**Reading passage**
Why 1 Quirky ‘Parks & Rec’ Actress Got Banned From ‘SNL’ in Just Seconds
Spouting a profanity on live television might sound like a nightmare to most entertainers, but it turned out to be a blessing for comedian Jenny Slate.
It’s been exactly a decade when she made her debut on Saturday Night Live and made headlines when she said the ‘F’ word during a live sketch.
It was heard on the east coast feed, though bleeped out for the west coast and in subsequent reruns.
While Slate survived the season, she became a one-season wonder. For some comedians, something like this could have ended their career. Slate went on to greater success after slowly demonstrating her comedic talents on TV.
Back in June of 2014, Slate did a piece for Glamour about “How to Survive a Screw-Up at Work.” Her advice is one everyone should take to heart if they think they’ve made a career-ending faux pas.
Slate simply didn’t fit in at ‘SNL’
As Slate said in her Glamour essay, she was mainly fired from SNL because she didn’t quite fit in there after finishing out her season. Not that uttering profanity in her first sketch on the show helped.
According to her, producer Lorne Michaels was still initially supportive considering how much of a ruckus it made for someone making their TV debut. At the time, Slate didn’t think she’d survive it all, including learning about the news on the early versions of social media.

**Items**
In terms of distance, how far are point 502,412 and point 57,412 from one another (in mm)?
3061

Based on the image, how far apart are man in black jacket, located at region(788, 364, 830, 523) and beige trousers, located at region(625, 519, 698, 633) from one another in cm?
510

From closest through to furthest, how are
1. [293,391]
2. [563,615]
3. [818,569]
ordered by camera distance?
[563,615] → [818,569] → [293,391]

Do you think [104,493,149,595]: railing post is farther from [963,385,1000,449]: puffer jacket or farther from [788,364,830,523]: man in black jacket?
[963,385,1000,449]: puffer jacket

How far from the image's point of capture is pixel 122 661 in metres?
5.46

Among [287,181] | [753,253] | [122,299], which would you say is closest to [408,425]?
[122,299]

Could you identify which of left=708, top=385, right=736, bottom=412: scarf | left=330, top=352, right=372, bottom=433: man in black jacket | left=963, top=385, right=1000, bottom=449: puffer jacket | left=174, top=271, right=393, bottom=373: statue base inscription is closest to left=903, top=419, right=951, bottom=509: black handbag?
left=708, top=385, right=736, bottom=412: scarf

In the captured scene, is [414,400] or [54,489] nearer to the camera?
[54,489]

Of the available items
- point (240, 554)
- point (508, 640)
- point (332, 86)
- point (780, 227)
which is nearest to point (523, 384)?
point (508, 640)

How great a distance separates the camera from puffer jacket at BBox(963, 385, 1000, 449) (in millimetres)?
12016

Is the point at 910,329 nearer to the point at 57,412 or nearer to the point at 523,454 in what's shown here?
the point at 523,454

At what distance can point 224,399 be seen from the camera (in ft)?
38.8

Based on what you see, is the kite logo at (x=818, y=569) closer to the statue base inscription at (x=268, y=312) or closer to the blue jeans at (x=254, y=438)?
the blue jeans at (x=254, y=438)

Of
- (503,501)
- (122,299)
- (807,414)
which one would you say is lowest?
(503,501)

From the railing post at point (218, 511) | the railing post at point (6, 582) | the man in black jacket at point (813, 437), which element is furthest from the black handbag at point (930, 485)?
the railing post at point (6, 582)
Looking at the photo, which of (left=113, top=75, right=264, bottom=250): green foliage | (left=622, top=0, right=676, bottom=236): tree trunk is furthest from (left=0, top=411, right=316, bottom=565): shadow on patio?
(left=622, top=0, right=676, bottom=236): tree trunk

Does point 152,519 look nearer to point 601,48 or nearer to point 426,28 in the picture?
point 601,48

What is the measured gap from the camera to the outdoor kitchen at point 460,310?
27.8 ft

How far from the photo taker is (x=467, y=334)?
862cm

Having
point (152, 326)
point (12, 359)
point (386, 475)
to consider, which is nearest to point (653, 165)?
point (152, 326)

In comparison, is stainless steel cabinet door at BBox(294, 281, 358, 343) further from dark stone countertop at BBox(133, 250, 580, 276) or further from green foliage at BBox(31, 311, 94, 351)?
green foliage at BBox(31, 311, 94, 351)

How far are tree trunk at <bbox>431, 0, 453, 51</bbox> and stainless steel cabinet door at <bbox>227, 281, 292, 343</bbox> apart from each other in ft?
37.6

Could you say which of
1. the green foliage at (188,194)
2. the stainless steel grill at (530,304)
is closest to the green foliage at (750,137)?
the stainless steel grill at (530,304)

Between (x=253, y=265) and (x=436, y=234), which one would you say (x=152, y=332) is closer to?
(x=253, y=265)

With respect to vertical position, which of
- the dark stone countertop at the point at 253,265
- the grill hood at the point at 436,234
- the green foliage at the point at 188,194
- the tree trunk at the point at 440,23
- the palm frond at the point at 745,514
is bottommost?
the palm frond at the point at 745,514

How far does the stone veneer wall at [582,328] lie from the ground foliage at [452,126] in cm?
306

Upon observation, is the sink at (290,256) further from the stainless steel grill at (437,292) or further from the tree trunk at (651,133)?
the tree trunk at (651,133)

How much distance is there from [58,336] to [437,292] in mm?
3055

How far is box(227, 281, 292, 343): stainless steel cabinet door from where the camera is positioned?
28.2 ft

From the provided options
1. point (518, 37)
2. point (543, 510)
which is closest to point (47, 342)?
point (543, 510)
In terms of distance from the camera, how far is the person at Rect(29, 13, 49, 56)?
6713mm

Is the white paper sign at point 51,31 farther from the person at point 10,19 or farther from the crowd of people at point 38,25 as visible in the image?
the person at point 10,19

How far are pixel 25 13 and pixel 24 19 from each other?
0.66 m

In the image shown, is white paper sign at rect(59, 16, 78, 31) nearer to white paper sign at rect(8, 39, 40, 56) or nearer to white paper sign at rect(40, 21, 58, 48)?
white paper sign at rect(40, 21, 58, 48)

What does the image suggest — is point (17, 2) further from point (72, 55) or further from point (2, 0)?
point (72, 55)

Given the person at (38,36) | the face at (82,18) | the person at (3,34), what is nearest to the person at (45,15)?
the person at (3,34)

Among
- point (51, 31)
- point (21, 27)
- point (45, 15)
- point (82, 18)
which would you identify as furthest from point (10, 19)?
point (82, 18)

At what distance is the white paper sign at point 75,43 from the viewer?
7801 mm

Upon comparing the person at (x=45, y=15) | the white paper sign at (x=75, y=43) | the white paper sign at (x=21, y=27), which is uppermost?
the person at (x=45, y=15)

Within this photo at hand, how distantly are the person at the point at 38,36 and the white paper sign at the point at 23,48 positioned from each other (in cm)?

**Work to complete**
Can you reproduce the Jenny Slate article at the top word for word, from its headline through its final sentence?

**Correct answer**
Why 1 Quirky ‘Parks & Rec’ Actress Got Banned From ‘SNL’ in Just Seconds
Spouting a profanity on live television might sound like a nightmare to most entertainers, but it turned out to be a blessing for comedian Jenny Slate.
It’s been exactly a decade when she made her debut on Saturday Night Live and made headlines when she said the ‘F’ word during a live sketch.
It was heard on the east coast feed, though bleeped out for the west coast and in subsequent reruns.
While Slate survived the season, she became a one-season wonder. For some comedians, something like this could have ended their career. Slate went on to greater success after slowly demonstrating her comedic talents on TV.
Back in June of 2014, Slate did a piece for Glamour about “How to Survive a Screw-Up at Work.” Her advice is one everyone should take to heart if they think they’ve made a career-ending faux pas.
Slate simply didn’t fit in at ‘SNL’
As Slate said in her Glamour essay, she was mainly fired from SNL because she didn’t quite fit in there after finishing out her season. Not that uttering profanity in her first sketch on the show helped.
According to her, producer Lorne Michaels was still initially supportive considering how much of a ruckus it made for someone making their TV debut. At the time, Slate didn’t think she’d survive it all, including learning about the news on the early versions of social media.